→ OBJECTIF DE LA TÂCHE
D'après le passage donné, à quelle date les élections présidentielles et législatives se sont-elles tenues en Centrafrique ?

→ PASSAGE DONNÉ
──────────
La Centrafrique qui retrouve progressivement la stabilité après des années de conflit a vu le déroulement des élections présidentielles et législatives le 27 décembre dernier. Cet entretien exclusif pour Observateur Continental avec Sylvie Baïpo-Temon, ministre des Affaires étrangères de la République centrafricaine, est consacré aux défis que le pays continue de relever, ainsi qu’à l’interaction avec la communauté internationale.
Madame la Ministre, vous êtes en poste en qualité de cheffe de la diplomatie centrafricaine depuis maintenant un peu plus de deux ans. Depuis vous avez mené une activité intense en matière de relations internationales pour le compte de votre pays. Quelles sont aujourd’hui pour vous les principales orientations de la politique extérieure de votre nation?
──────────
→ DONNÉES
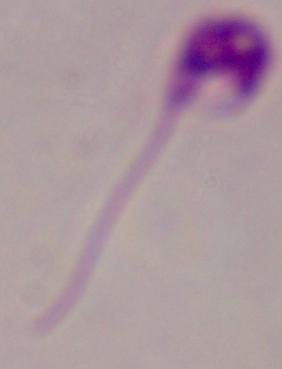 Captured at 1000x magnification. Micrograph. A Leishmania parasite is shown.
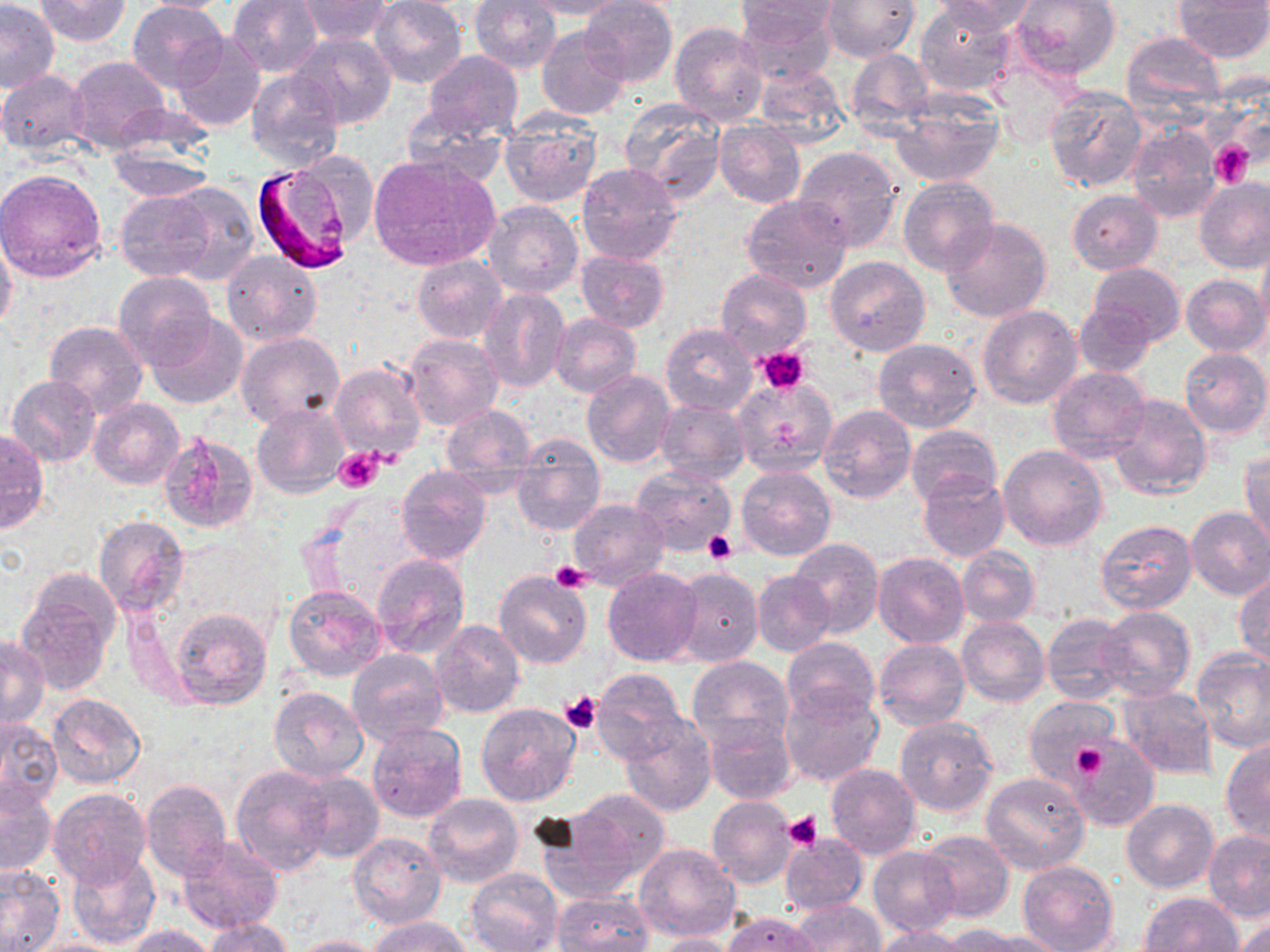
──────────
→ RÉPONSE ATTENDUE
Elles se sont tenues le 27 décembre dernier.